Re: isolating conlangs
From: | Herman Miller <hmiller@...> |
Date: | Sunday, February 25, 2007, 3:11 |
Damian Yerrick wrote:
>> Can all the particles be used as independent words, or are any
>> of them bound morphemes?
>
> Can Cispa <ip> be used apart from a verb?
Yes, since Cispa can have sentences without verbs (and in fact particles
like "ip" modify the whole verb phrase; they might as well be called
adverbs).
Could you say "ip" by itself, as a response to a question for instance?
I haven't thought specifically about that. It could be like the English
word "the", which can't occur by itself but is generally considered a
separate word, although I think it makes just as much sense to say "ip"
as a concise reply where in English we'd say something like "Yes, I did"
or "yes, they were".
Not that I ever claimed anything about Chispa morphology, but it does
have a handful of prefixes and suffixes.... I haven't got any good
examples of isolating conlangs, except maybe for Vuki Lialia, which uses
"ta" to mark a verb as perfective. In the case of Vuki Lialia, "ta"

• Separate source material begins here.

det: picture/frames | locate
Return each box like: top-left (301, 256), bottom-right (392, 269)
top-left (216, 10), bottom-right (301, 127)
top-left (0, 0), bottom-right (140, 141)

_can_ be used in isolation, as an exclamation meaning "Done!". But a
case marker like "ŋa" (genitive/accusative) doesn't make much sense by
itself, so I guess you could argue whether it counts as a separate word
or not.
(Now that I've mentioned Vuki Lialia, I know the number collectors out
there are going to want the numbers 1-10, so here they are: nu, vɔ, mɛ,
vina, hana, pɔtɔ, ŋana, tɔkɔ, tana, pɨ.)